Using the Model

Let’s use this Random Forest model to generate predictions on the unlabelled scoring dataset. Remember, the goal is to assign the probability of a car’s failure.

  1. From within the Lab, select the Model page and find the Deploy button near the top right.

  2. Because we created this visual analysis from the training dataset, it should already be selected as the Train dataset in the “Deploy prediction model” window.

  3. In the same window, you might change the default Model name to Prediction of failure on training data. Click Create.

  4. In the Flow, select the model we just created. Initiate a Score recipe from the right sidebar.

  5. Select scoring as the input dataset and Prediction of failure on training data as the Prediction Model. Name the output dataset scored.

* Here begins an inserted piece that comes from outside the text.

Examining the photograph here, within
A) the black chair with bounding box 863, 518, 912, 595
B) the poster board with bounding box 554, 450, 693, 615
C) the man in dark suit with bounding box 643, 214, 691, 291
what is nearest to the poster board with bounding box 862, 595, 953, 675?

  6. Create and run the recipe with the default settings.

Note

There are multiple ways to score models in Dataiku DSS. For example, in the Flow, if selecting a model first, you can use a Score recipe (if it’s a prediction model) or an Apply model (if it’s a cluster model) on a dataset of your choice. If selecting a dataset first, you can use a Predict or Cluster recipe with an appropriate model of your choice.

The resulting dataset now contains three new columns:

  • proba_1: probability of failure

  • proba_0: probability of non-failure (1 - proba_1)

  • prediction: model prediction of failure or not (based on probability threshold)

../../../_images/scored-explore.png